PETITION GRANTED; WRIT ISSUED.

STUART, BOLIN, PARKER, MURDOCK, MAIN, WISE, and BRYAN, JJ., concur. MOORE, C.J., dissents.

. General Motors and, thus, MLC filed for bankruptcy protection on June 1, 2009. In conjunction with that bankruptcy proceeding, Poole ultimately settled his claim against MLC. Nothing in the record before us suggests that GM Canada participated in that bankruptcy filing.

. More specifically, Poole’s complaint identified the following fictitiously named defendants:

"Fictitious Defendant ‘A’ [is] that person, corporation or other legal entity who or which designed, engineered, tested, manufactured, marketed and distributed the 2004 Chevrolet Impala or any components thereof which is the subject matter of this lawsuit; Fictitious Defendant 'B' [is] that person, corporation or other legal entity who or which designed, manufactured, engineered, sold or otherwise placed into the stream of commerce any component parts of the 2004 Chevrolet Impala which is the subject matter of this lawsuit; Fictitious Defendant ‘C’ [is] that person, corporation or other legal entity who tested and developed the warnings for or developed the *238manual for the 2004 Chevrolet Impala which is the subject matter of this lawsuit; Fictitious Defendant 'D' [is] that person, corporation or other legal entity whose negligence, wantonness or other wrongful conduct combined and concurred with the conduct of the defendants herein to cause the injuries as alleged herein....”

. Poole’s counsel stated that he discovered GM Canada’s identity by means of an Internet resource.

. Although the motor-vehicle accident made the subject of the underlying action actually occurred in Mississippi, the parties appear to agree that Alabama’s statute-of-limitations provision applies.

. Rule 9(h), Ala. R. Civ. P., provides:

“When a party is ignorant of the name of an opposing party and so alleges in the party’s pleading, the opposing party may be designated by any name, and when that party’s true name is discovered, the process and all pleadings and proceedings in the action may be amended by substituting the true name.”

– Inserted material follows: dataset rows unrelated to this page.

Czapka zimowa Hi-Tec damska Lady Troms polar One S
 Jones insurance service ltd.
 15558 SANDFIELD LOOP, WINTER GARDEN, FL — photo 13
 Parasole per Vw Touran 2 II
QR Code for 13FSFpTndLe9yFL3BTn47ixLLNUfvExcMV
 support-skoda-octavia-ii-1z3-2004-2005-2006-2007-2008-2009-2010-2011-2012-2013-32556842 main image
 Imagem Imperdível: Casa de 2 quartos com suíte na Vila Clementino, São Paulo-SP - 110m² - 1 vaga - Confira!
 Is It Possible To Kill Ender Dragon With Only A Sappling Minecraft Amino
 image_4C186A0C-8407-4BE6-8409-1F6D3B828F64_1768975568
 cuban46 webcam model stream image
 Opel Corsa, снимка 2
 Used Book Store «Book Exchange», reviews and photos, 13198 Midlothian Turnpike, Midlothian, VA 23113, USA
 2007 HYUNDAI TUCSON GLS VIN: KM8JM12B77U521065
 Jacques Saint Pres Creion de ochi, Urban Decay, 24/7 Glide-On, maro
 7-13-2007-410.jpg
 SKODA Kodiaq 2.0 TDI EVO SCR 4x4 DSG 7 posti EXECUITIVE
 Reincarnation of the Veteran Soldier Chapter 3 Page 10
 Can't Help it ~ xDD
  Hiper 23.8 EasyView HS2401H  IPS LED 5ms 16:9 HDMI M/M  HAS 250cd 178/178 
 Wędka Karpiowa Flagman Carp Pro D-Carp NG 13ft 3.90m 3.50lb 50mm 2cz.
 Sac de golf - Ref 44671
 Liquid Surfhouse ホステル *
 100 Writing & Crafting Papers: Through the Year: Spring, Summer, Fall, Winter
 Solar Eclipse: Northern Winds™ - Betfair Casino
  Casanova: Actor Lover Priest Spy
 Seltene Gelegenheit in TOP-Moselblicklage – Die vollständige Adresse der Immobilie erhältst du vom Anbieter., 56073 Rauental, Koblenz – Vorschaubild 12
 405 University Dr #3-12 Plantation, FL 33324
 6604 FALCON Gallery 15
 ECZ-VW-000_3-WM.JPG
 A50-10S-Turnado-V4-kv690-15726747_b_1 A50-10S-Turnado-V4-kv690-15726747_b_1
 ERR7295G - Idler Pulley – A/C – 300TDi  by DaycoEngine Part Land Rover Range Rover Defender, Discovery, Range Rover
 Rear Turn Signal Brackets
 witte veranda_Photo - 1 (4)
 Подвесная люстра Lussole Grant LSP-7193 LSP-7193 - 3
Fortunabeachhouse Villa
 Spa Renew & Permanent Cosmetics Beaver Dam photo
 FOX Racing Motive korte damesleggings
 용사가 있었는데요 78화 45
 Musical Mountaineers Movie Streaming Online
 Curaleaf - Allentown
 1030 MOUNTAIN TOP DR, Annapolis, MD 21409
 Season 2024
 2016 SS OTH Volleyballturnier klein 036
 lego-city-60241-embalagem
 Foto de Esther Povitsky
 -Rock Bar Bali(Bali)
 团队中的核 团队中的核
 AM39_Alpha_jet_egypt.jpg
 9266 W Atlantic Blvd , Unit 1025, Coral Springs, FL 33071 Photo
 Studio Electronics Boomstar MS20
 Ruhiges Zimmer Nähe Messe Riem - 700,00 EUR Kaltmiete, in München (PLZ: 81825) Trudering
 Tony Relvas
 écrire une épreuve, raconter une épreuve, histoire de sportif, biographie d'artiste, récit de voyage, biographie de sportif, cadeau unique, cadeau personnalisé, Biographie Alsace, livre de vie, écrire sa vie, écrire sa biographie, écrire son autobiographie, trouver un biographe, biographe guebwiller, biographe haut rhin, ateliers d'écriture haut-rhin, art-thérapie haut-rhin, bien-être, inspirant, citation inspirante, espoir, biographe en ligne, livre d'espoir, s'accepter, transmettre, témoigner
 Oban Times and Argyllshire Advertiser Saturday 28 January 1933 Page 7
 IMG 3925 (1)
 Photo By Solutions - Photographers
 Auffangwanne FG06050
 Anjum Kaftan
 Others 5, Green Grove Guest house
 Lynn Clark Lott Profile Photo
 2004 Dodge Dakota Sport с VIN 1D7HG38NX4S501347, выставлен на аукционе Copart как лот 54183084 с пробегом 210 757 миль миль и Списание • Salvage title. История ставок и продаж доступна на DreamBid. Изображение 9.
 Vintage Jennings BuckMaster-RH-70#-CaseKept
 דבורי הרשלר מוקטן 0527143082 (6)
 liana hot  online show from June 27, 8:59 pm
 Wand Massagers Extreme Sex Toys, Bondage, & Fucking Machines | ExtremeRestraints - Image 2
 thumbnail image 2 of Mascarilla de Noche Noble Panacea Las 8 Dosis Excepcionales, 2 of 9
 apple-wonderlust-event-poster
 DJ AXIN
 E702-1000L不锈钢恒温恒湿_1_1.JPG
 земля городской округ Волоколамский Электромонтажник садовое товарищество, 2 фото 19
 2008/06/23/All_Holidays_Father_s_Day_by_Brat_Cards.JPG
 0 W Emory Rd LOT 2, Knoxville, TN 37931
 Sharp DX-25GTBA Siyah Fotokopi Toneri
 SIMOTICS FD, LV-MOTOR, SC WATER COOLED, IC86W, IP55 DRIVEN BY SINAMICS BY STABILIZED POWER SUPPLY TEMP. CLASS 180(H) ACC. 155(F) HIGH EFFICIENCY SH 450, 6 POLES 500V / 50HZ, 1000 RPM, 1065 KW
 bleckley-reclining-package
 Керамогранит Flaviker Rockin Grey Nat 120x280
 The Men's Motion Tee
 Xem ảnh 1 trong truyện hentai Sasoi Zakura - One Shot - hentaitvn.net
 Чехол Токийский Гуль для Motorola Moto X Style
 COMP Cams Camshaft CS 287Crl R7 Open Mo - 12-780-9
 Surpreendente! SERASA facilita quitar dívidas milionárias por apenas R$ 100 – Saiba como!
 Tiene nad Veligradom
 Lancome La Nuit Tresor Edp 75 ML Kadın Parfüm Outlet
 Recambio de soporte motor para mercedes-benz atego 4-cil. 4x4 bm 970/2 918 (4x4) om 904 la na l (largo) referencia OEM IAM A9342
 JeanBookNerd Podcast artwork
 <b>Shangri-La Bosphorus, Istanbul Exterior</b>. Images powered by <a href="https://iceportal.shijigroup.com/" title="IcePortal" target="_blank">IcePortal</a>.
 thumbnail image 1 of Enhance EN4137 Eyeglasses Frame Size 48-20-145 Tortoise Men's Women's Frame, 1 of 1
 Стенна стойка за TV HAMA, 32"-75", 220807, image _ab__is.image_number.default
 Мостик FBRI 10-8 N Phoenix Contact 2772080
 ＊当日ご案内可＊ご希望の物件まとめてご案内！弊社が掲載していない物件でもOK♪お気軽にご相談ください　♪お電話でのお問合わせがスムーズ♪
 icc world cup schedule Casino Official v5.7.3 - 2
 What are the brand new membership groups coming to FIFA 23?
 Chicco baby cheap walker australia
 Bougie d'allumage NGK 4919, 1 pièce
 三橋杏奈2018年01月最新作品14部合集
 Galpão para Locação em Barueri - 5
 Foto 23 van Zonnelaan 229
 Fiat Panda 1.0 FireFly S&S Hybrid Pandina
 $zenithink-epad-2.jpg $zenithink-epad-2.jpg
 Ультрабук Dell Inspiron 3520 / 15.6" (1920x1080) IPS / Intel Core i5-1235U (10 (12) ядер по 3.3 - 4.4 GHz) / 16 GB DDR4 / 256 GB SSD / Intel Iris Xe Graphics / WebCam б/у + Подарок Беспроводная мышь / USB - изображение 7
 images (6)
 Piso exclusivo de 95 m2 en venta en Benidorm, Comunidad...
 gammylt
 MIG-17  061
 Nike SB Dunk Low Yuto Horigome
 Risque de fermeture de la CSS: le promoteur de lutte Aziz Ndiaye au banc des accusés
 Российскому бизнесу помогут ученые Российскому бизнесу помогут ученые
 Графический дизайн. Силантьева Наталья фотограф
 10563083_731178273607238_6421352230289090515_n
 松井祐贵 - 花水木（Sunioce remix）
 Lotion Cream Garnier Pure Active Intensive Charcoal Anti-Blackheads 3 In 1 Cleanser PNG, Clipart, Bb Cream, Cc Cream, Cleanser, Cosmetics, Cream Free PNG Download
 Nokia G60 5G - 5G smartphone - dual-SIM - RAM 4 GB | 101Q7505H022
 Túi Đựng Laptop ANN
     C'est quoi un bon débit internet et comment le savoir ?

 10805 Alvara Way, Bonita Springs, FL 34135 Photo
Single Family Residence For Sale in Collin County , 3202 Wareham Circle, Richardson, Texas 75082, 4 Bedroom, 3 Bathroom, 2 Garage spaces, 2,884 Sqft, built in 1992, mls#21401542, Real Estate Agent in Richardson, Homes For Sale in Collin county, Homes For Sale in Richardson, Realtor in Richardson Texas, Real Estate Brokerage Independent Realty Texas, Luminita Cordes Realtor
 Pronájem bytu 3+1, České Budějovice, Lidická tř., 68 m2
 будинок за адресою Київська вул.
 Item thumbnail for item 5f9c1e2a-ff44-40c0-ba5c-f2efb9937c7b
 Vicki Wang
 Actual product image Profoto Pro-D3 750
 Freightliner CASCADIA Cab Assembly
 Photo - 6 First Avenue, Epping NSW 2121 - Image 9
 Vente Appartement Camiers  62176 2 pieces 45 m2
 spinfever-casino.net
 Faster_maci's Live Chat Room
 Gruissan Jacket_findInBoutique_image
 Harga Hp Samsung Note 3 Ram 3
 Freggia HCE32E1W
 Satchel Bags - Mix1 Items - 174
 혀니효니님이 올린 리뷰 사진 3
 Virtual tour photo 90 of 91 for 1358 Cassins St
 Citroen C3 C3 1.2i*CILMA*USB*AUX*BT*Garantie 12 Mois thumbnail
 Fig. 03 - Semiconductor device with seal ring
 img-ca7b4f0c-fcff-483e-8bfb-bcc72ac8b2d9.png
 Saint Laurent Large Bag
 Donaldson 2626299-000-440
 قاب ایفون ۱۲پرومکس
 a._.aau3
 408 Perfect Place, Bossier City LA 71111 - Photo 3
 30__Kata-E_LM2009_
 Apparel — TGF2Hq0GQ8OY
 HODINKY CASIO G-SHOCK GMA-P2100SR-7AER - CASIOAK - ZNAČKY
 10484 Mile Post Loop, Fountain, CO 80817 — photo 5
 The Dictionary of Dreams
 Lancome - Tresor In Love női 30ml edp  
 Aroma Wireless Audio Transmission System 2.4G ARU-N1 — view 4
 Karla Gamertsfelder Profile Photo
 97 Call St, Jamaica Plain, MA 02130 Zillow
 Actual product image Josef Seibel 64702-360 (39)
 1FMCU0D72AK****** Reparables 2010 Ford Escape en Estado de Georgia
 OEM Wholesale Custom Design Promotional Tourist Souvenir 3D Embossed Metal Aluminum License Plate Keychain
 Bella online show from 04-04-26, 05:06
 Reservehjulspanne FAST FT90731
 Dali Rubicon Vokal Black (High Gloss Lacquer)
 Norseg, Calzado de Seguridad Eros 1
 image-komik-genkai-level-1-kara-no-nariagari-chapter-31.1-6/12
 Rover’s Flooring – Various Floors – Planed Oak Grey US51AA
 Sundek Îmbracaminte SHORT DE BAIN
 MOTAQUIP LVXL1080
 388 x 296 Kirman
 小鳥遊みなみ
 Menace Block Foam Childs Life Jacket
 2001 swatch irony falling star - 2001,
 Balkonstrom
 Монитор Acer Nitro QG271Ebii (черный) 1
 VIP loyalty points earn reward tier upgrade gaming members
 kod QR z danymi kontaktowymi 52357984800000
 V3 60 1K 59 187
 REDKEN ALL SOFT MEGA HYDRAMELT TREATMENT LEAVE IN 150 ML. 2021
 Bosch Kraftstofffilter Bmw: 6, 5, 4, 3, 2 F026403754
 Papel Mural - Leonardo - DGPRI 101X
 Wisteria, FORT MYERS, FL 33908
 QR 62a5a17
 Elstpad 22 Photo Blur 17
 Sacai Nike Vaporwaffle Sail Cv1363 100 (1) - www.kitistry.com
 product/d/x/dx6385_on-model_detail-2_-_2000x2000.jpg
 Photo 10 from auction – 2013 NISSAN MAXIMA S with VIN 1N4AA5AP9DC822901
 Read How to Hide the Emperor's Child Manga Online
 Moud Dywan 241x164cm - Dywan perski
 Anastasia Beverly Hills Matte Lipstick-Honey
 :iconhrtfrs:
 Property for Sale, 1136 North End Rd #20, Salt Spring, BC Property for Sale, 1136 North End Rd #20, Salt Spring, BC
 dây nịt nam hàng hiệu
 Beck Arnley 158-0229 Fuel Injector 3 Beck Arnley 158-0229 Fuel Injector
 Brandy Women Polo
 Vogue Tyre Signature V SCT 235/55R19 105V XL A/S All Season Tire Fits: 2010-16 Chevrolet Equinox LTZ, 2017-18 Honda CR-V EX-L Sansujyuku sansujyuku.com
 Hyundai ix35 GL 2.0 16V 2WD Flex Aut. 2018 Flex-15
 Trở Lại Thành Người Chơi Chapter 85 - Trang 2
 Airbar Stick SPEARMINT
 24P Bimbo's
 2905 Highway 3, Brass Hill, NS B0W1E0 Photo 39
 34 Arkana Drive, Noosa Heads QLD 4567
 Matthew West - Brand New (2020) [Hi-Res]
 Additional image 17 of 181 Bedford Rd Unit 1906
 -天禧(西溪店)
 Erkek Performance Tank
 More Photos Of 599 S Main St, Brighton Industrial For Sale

. The location of the Impala for the nearly two-year period preceding the filing of the complaint is unclear. However, the materials before us suggest that the vehicle was owned by Poole’s mother and that, for a period before and after the complaint was filed, the vehicle was in the possession of attorneys retained by Poole.

. We note that, in the trial court, the affidavit of Poole’s counsel stated not that he had been misled, but that it was his ''interpretation” of MLC’s answer that "led” him "to believe” that MLC had manufactured the vehicle.

. Poole’s counsel also testified that, prior to filing the request to substitute GM Canada for the fictitiously named defendants, he collected certain evidence regarding the vehicle, such as an accident report and photographs, and argues that "all of these documents and photographs identified [MLC] as the proper product liability defendant.” Poole's brief, at 17. However, we note that in the trial court it was asserted that these items did not "reveal[] [GM] Canada as the manufacturer of the subject vehicle,” not that they indicated that GM Canada was the manufacturer. We have examined the evidence cited for this assertion, " 'Ex. B' to Def.’s Attach. 7,” which appears to be photographs of the Impala; none of those photographs seems to indicate either MCL or GM Canada as the manufacturer.

. See Ex parte Nail, 111 So.3d 125, 131 (Ala. 2012) (" ‘Due diligence means ordinary, rather than extraordinary, diligence.’ " (quoting United States v. Walker, 546 F.Supp. 805, 811 (D.C.Haw. 1982))).